(Objective): Edit the records from the line that contains "At what distance from blurred" down through the line that contains "In this picture, would", putting "farthest" in place of "furthest" and keeping everything else unchanged. Return only those lines, and leave the pictures out.

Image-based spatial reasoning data
────────────────────────────────────────

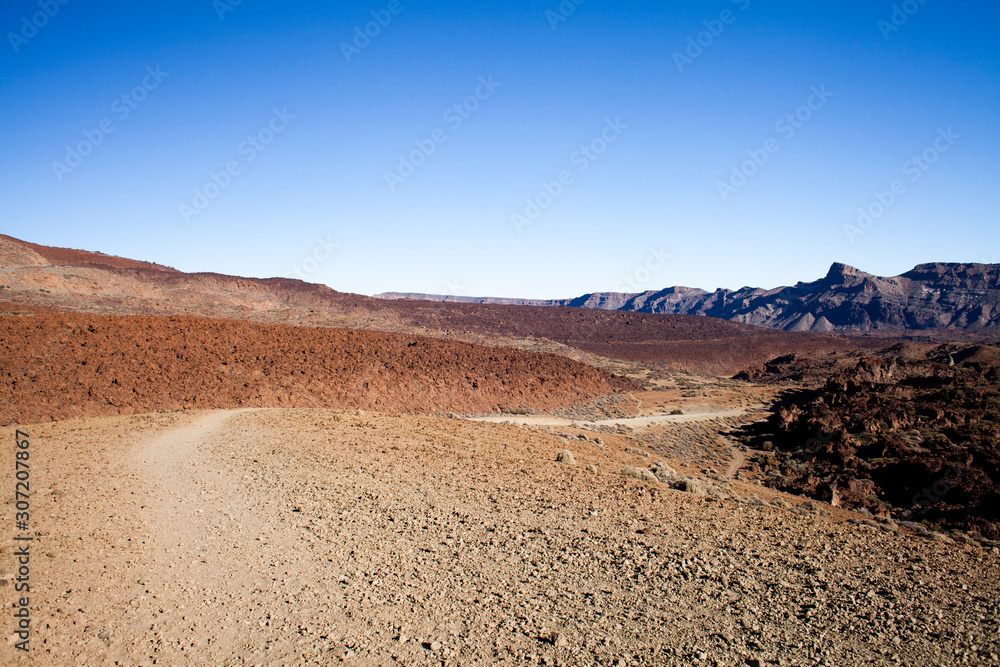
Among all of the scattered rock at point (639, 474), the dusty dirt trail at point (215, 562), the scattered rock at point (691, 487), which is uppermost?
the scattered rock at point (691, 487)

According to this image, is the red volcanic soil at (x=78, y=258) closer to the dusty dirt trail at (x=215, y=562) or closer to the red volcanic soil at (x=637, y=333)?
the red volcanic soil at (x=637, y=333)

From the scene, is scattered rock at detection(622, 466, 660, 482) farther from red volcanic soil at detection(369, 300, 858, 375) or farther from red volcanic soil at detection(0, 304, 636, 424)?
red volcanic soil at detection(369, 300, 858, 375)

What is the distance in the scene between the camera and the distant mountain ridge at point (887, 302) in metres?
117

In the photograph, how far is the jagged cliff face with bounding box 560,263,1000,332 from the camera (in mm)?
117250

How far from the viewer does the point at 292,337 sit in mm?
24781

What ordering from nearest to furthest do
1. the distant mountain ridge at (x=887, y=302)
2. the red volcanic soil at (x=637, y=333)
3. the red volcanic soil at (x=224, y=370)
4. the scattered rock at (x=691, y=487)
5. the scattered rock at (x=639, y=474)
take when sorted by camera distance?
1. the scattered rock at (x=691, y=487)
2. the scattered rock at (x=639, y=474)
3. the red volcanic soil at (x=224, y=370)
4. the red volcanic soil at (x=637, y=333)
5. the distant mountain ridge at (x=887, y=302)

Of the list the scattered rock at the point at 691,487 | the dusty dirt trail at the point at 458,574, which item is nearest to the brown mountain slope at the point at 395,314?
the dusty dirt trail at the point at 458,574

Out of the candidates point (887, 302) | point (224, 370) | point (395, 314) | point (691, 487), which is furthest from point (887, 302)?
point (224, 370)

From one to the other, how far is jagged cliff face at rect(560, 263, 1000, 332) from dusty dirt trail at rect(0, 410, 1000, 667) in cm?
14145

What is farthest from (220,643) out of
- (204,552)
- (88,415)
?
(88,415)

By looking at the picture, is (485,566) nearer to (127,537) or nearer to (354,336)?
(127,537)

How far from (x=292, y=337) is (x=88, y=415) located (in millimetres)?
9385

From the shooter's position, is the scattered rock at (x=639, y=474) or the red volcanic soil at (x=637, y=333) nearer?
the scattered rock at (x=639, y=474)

────────────────────────────────────────

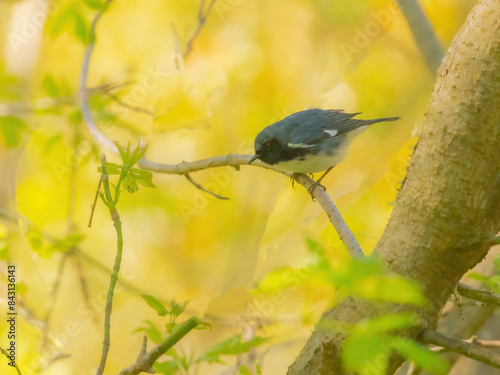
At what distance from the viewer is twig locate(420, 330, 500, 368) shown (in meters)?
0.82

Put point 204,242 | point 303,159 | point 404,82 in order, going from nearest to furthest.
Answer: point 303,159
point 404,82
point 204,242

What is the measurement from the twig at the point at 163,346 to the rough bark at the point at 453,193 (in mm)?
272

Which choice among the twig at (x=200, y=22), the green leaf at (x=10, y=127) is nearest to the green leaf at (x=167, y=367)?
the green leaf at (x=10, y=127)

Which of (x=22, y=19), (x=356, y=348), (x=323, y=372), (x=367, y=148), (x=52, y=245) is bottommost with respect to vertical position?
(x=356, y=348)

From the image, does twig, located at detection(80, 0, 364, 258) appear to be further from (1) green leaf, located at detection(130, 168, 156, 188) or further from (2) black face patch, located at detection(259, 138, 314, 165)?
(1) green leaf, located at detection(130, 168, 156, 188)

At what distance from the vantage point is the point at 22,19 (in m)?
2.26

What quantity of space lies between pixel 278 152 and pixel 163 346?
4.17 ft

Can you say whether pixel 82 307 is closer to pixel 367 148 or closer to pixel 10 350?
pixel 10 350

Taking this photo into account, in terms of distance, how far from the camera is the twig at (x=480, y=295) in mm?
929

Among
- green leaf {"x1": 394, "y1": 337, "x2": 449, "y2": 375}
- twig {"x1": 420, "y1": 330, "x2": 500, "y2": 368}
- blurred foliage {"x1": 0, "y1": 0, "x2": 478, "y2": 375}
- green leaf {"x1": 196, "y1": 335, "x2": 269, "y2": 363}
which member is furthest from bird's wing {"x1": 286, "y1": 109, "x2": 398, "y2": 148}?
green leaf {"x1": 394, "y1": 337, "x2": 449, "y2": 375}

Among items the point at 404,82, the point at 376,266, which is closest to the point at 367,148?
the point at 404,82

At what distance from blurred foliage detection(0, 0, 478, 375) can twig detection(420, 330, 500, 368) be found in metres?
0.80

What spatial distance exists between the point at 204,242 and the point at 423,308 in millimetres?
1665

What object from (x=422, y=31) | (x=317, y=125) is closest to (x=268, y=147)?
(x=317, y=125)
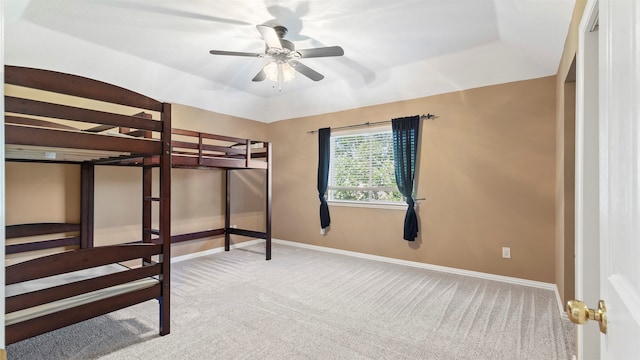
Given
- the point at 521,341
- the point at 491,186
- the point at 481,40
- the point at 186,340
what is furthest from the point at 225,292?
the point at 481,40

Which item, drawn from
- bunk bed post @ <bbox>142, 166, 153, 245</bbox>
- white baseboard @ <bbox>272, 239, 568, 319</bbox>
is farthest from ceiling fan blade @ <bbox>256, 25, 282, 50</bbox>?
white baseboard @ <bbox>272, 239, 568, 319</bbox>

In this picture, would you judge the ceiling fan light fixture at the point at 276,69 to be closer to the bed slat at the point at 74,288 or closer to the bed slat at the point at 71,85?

────────────────────────────────────────

(Full response):
At what distance from blurred foliage detection(0, 0, 478, 375) can twig detection(420, 330, 500, 368) be found in metres?
0.80

What spatial distance exists between the point at 204,242 and the point at 423,308 in millimetres?
1665

What object from (x=422, y=31) | (x=317, y=125) is closest to (x=268, y=147)?
(x=317, y=125)
Given
- the point at 521,341
- the point at 491,186
- the point at 481,40
- the point at 186,340
what is farthest from the point at 225,292?
the point at 481,40

Which item, drawn from
- bunk bed post @ <bbox>142, 166, 153, 245</bbox>
- white baseboard @ <bbox>272, 239, 568, 319</bbox>
is farthest from ceiling fan blade @ <bbox>256, 25, 282, 50</bbox>?
white baseboard @ <bbox>272, 239, 568, 319</bbox>

In this picture, would you judge the ceiling fan light fixture at the point at 276,69 to be closer to the bed slat at the point at 74,288 or closer to the bed slat at the point at 71,85?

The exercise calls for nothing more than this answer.